3. PAG 4. Apretando los dientes mientras usas tu ilusión.



Otra anécdota nacida de los días de Slave to the Grind vino a raíz de uno de esos intercambios mediante el cual en mi casa entró el Electric, de The Cult. Le dejé el cedé de Skid Row a un tío de tercero o COU. Era un tío que tenía coche propio. Creo que un Golf de color oscuro. Era alguien que se dedicaba a dar vueltas por Arratia para llevar a la gente que estaba haciendo autostop y si, por casualidad eran chicas, mucho mejor. Meses más tarde me acabó parando a mí. Una de las cosas más grandes de aquellos primeros años 90 era que no era necesario gastarse demasiado dinero en transporte público porque el autostop era algo común y te paraba todo el mundo. Funcionaba a veces mejor que el horario de los autobuses públicos. Así que allí estaba yo, en el asiento del copiloto de aquel chaval y lo que escupían sus bafles era Slave to the Grind, disco que yo sabía perfectamente que lo tenía gracias a mí. Canté por lo bajo los temas que iban sonando y llegó una balada. El tío, al ver que me las cantaba me dijo algo triste que aquellas baladas no funcionaban. Que él iba de aquí para allá con las ventanillas bajadas y parando a chicas que hacían autostop, que les ponía aquellas canciones y que no funcionaban. Que ninguna chica le pedía para salir o, quien sabe, algo mejor y más rápido en el asiento trasero. Su razonamiento resulta tremendamente básico y falto de apego a la realidad dos décadas más tarde. ¡Y realmente lo parecía en su momento! Pero no sé, no creo que haya que juzgar a aquel tío por aquello. Al fin y al cabo, en el instituto somos seres muy impresionables y aunque en aquel caso el crío era yo, el comportamiento estúpido venía de alguien que era mayor de edad. Algo que es bastante más común de lo que los adultos han querido hacer ver a los adolescentes a lo largo de toda la historia moderna de la humanidad.
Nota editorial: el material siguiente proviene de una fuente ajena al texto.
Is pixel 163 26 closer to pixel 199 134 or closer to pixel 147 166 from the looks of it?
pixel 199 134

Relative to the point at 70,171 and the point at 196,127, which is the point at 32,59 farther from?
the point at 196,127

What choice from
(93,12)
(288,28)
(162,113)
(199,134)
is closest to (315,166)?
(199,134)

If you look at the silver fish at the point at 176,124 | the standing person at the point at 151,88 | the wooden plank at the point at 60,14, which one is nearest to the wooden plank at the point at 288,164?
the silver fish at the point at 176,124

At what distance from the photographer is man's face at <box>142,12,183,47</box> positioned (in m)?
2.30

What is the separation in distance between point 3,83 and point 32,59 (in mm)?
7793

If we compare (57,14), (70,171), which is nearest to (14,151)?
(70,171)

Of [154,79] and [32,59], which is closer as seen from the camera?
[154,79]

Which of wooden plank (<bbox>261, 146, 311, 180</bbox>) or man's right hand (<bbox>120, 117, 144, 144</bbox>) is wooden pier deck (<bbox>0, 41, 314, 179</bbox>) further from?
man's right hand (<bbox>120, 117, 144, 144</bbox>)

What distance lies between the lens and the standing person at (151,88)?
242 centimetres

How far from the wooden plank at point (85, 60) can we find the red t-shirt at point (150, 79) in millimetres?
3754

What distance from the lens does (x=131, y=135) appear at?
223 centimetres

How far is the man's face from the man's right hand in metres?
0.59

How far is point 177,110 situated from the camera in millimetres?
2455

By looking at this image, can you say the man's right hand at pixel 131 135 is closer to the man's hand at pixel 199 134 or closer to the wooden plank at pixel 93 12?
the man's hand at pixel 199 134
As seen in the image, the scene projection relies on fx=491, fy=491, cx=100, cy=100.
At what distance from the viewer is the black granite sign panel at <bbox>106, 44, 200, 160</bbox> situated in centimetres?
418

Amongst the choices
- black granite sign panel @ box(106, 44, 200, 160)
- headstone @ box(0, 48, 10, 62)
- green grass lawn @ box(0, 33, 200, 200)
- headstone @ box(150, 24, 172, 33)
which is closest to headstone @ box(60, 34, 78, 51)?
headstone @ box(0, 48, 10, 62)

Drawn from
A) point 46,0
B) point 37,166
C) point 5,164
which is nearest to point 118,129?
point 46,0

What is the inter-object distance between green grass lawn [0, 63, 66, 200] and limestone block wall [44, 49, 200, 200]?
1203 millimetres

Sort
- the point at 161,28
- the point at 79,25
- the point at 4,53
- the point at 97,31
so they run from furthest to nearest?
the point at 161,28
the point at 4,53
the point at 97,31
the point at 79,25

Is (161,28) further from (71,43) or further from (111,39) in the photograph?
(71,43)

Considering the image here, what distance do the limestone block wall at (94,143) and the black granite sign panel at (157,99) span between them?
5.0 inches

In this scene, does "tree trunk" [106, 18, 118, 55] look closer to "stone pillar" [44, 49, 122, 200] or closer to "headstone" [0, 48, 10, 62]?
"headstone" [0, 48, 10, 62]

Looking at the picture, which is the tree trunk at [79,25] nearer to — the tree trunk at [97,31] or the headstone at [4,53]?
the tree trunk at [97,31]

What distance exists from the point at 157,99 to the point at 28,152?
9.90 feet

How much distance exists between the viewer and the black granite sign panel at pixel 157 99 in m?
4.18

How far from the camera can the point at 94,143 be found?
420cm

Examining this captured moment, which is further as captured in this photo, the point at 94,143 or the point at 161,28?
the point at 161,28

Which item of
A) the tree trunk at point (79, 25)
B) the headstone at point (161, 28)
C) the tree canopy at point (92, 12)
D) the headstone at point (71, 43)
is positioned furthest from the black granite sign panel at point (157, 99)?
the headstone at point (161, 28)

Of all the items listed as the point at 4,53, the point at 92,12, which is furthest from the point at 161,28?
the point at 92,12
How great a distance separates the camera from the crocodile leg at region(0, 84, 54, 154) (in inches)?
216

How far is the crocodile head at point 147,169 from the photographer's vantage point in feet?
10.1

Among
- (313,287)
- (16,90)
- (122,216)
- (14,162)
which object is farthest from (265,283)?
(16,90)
Otro de los materiales con los que traficábamos en nuestra red de intercambio físico en el Instituto Arratia eran las revistas de música y los boletines de Discoplay. Heavy Rock, Metal Hammer, RIP Magazine, Popular 1, El Tubo o Bat, bi, hiru volaban por nuestro pasillos de mano en mano. Pasarte un recreo releyendo un Heavy Rock mientras te comías el bocadillo o un paquete de Riskettos era un plan excelente. Pero como todo en mi vida, aquello de leer sobre rock estaba condenado a convertirse en algo obsesivo. Así que mi madre fue sumando errores a mi educación, siempre entendiendo esos errores como pasos que me alejaban de mi futuro como arquitecto, y vio con buenos ojos que comprase todo tipo de prensa musical escrita. Los primeros fueron dos especiales del Heavy Rock. Uno sobre los festivales veraniegos de aquel año con Guns N’ Roses y Skid Row en portada. Otro, un especial sobre los grandes e históricos festivales de los sesenta con Woodstock, Wight o Monterrey a la cabeza. Los leí decenas de veces. Enteros. De principio a fin. Memorizando partes. Tardes muertas enteras escuchando música tumbado en la cama o sentado en cualquier parte de mi habitación mientras descubría quienes eran Jimi Hendrix, Grateful Dead o The Byrds. Soñando con ir algún día a Donington para un Masters of Rock. Aprendiendo de memoria cada anécdota y cada declaración de los miembros de las bandas que, para entonces, ya eran héroes absolutos para mí. Recuerdo que Guns N’ Roses y Metallica lo copaban todo. A menudo aparecían en portada y luego no existía nada en el interior que justificase aquella portada. Pero tampoco me importaba. En realidad, no nos importaba a ninguno. Era gratificante saber lo que pasaba ahí fuera y muchos nos entregamos a ese universo completamente alejado de nuestra realidad. En mi caso, era un gran devorador de literatura, para tener catorce o quince años había leído tal cantidad de libros que la mayoría de los adultos jamás me alcanzarían. Con once años mi novela favorita era El Nombre de la Rosa, de Umberto Eco. Pero cuando llegó el rock, la prensa escrita y especializada, la literatura quedó sepultada, al menos durante un tiempo bastante largo.